DAWを使ってループ音源やワンショット音源などを切り貼りして音楽を作ることに、ある種の罪悪感を感じてました。

「音楽は自分の創造性から作り出すもの」
「既にあるものを組み合わせるなんて作曲とは言えない」

こう考えるのはおそらく僕だけじゃないと思うんです。
沢山音楽を聴いて、色んな経験をして、それらの膨大なインプットを自分なりに昇華して作曲という形でアウトプットする。

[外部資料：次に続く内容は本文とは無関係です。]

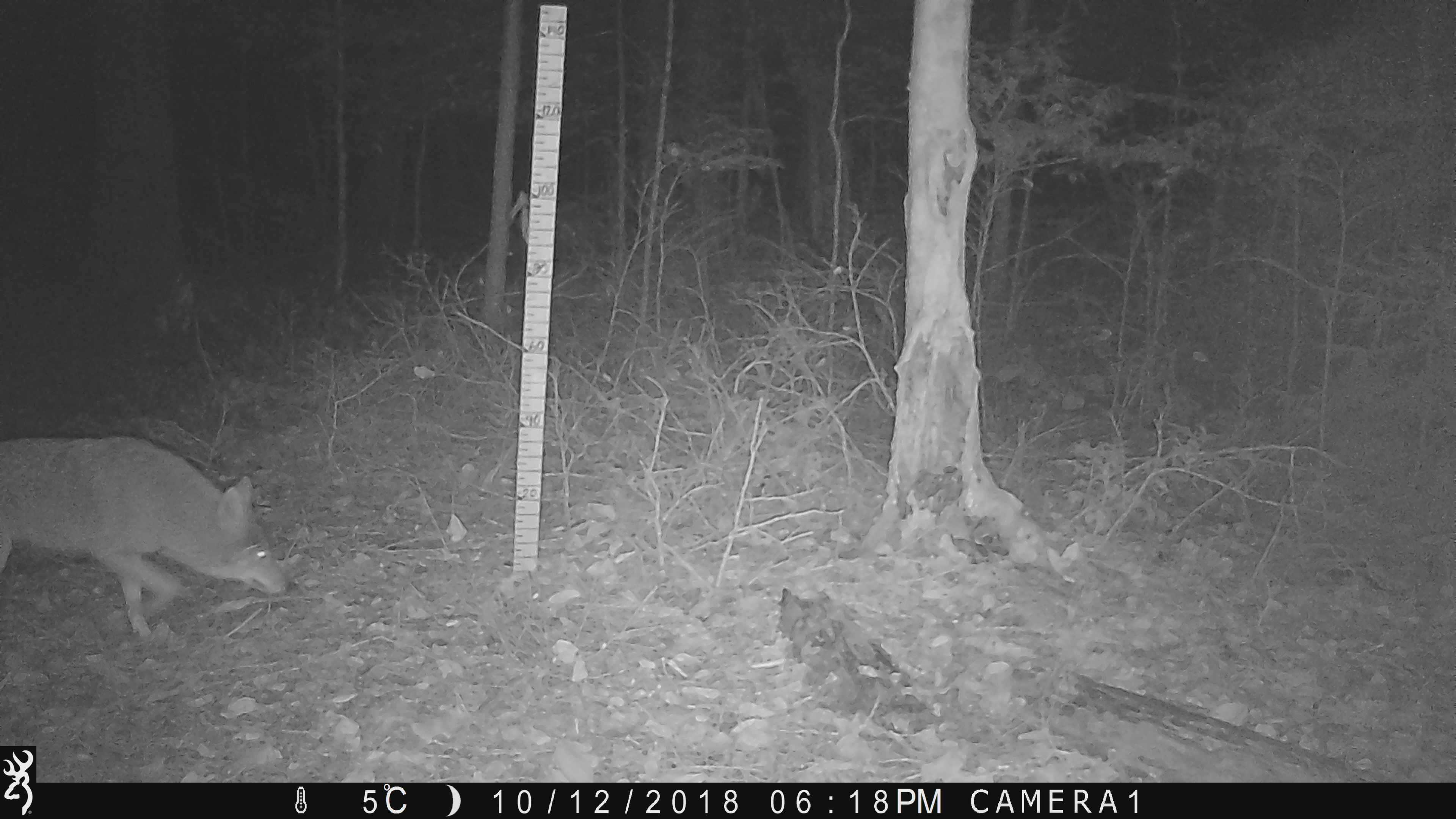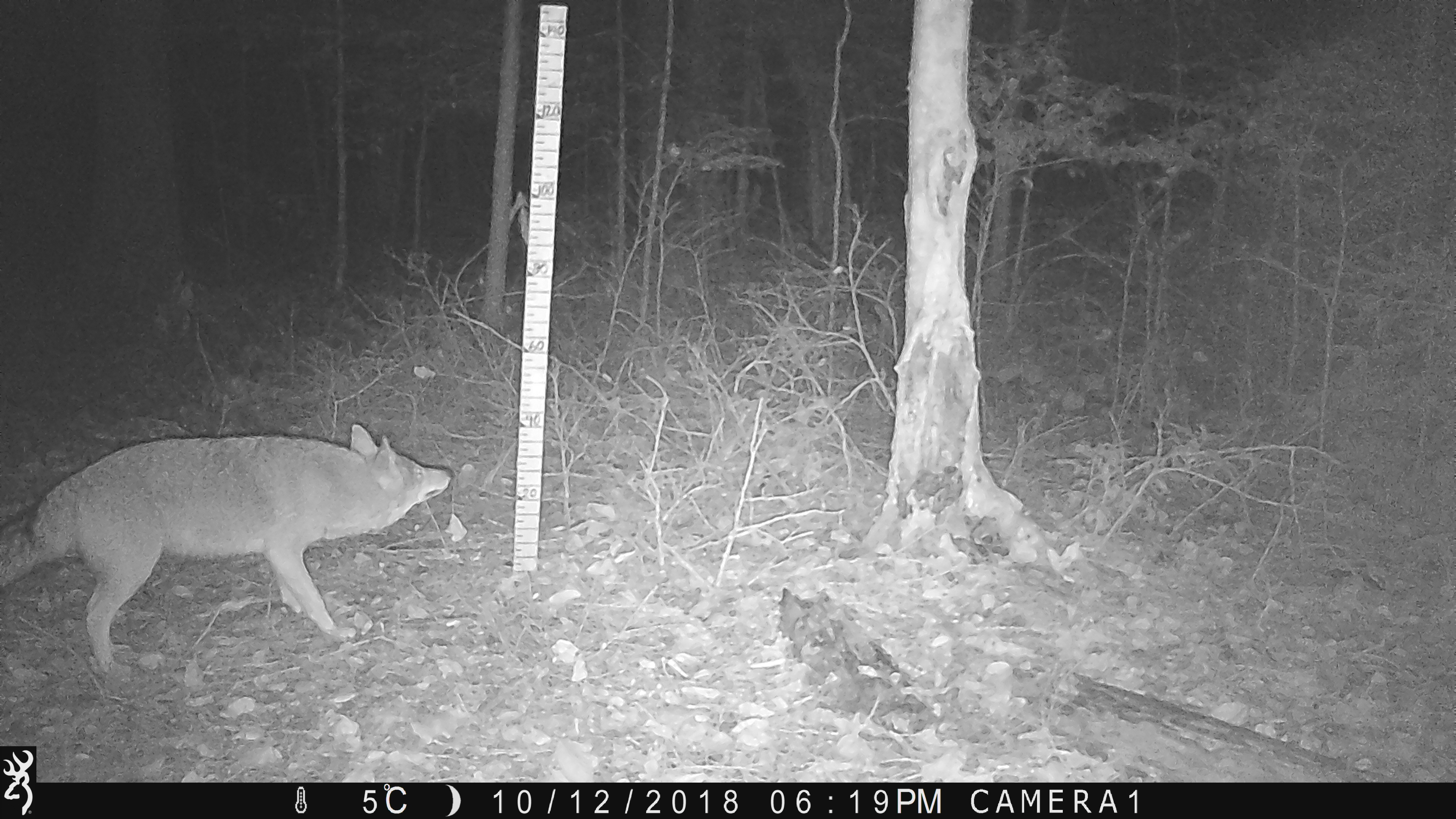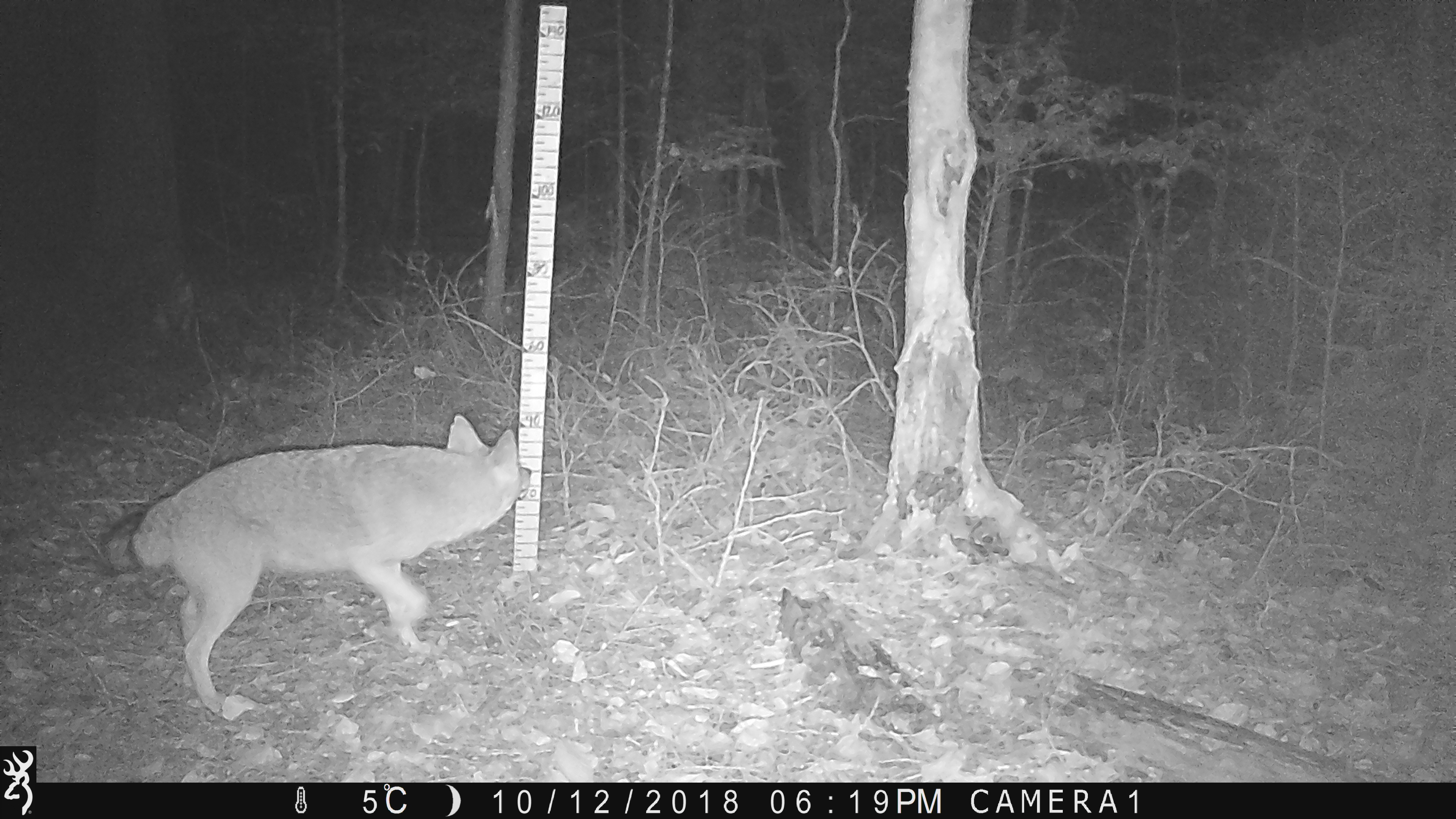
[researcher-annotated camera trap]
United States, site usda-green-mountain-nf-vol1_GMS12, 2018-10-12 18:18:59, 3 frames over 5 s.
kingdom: Animalia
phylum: Chordata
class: Mammalia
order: Carnivora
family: Canidae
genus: Canis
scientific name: Canis latrans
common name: coyote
Coyote (Canis latrans).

誰かがクリエイトしたループ音源などの既存の物をエディットして作った曲を、さも「僕のオリジナル曲です!」と言うのは何か違うなと思ってました。

が、最近考えが変わりました。

創造とは組み合わせ作業とも言える

自分で考えたつもりのギターリフやコード進行、メロディなどは、結局のところ自分が過去に聴いてきた音楽の模倣であることが少なからずあるわけです。

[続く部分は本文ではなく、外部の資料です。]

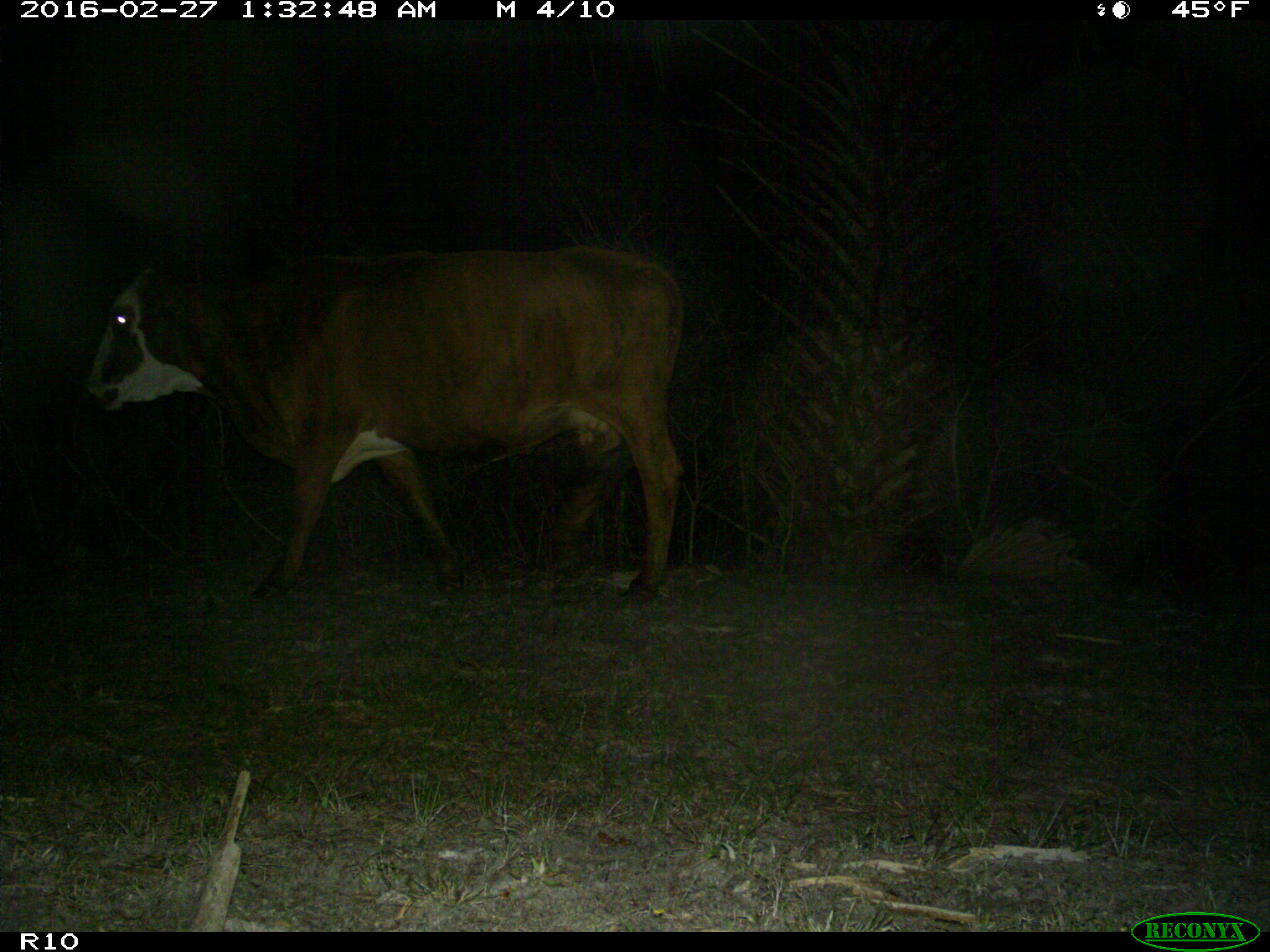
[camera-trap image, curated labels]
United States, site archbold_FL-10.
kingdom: Animalia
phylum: Chordata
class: Mammalia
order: Artiodactyla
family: Bovidae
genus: Bos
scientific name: Bos taurus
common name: domestic cow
Bos taurus (domestic cow).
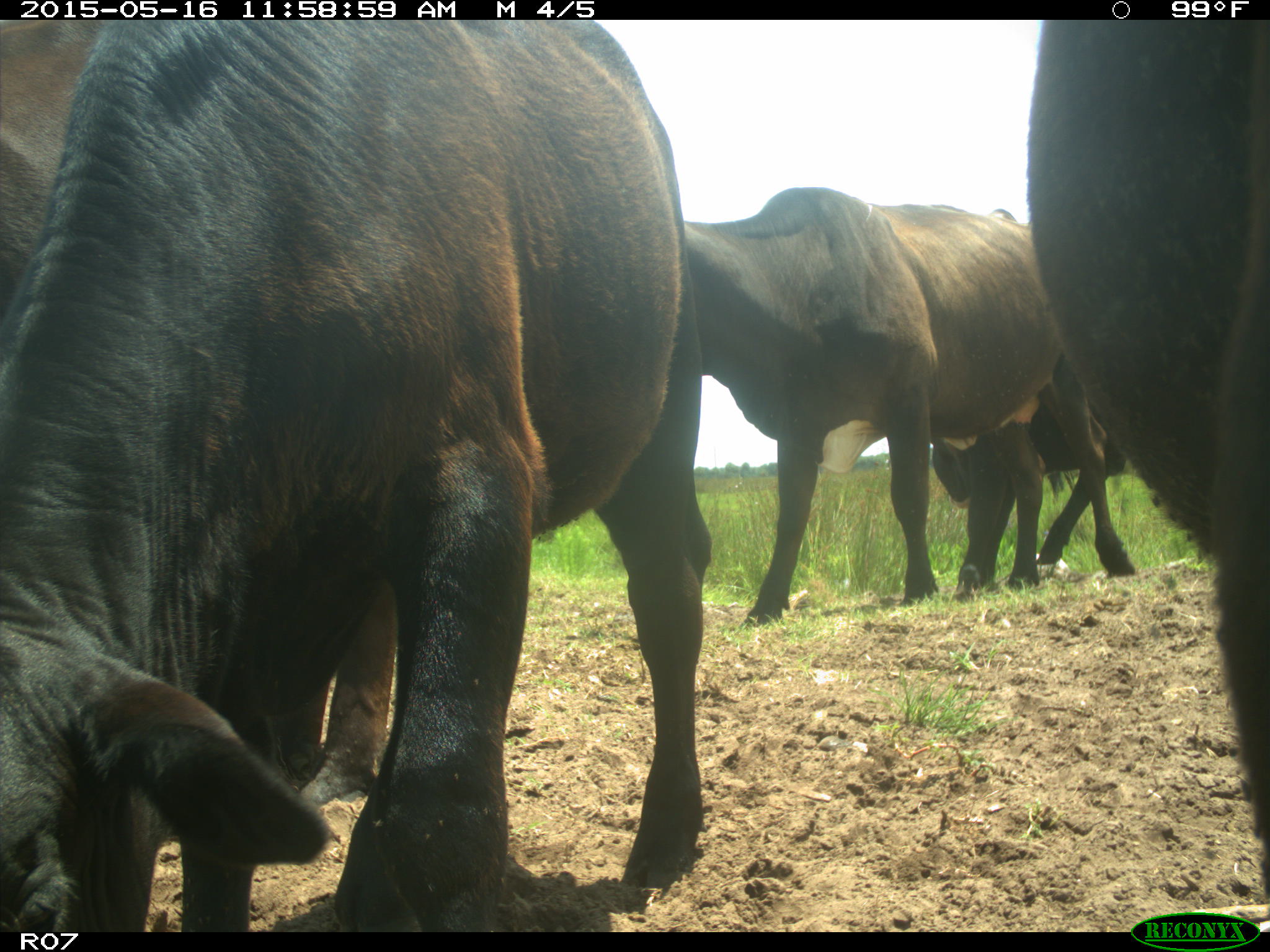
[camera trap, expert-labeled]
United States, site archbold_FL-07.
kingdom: Animalia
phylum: Chordata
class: Mammalia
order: Artiodactyla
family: Bovidae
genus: Bos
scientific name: Bos taurus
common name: domestic cow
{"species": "Bos taurus (domestic cow)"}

そこにある創造性は乱暴に言ってしまえば「組み合わせのセンス」がほとんどをしめてる気がします。

ロックミュージックが大きく進化した60年代70年代のアーティストの作品は、一見、何もないところからそれまでに存在しなかったような音楽を生み出したように見えますが、音楽というカテゴリーを超えてもっと大きな視点で見てみると、既存の何かと何かを組み合わせて新しい音楽を生み出してます。

要するに、音楽を含めて芸術とは「組み合わせの妙」であり、ループ音源を組み合わせて作るのも、自分で一から作曲するのも、根本的には同じなんじゃないかという考えに至りました。

ループ音源を組み合わせたりエディットするにも、それがどんな音色、リズム、メロディ、雰囲気などを持ってるのかを理解している必要があり、最終的にはセンスが重要になってきます。

ということで、ループ音源を駆使した曲作りも、立派な作曲活動であると思えるようになりました。

それまでは切り貼りで作曲することをバカにしてた部分があるのは否定しません。

実際やってみると一から作曲するのとはまた違った部分でセンスが必要だなと痛感しています。

センスといえば、以前こんな本を読みました。

センスは知識からはじまる

服のセンスが本当に良い人は、世の中にはどんな種類の服があるのかを俯瞰的に知ってるし、
何を着れば他人からどんな風な印象を持たれるのかも分かっていて、そういった色んなことを踏まえた上で、自分なりの着こなしをしてるように思います。

これを音楽に置き換えて考えてみると、好きなアーティストやジャンルの音楽だけではなくて、興味が無かった音楽も広く聴いてみて、その魅力を見出そうとする姿勢が大事なんじゃないでしょうか。

話はガラッと変わりましたが、結局はループ音源を駆使した作曲も十分に創造性が発揮できることであり、センスが問われるって話でした。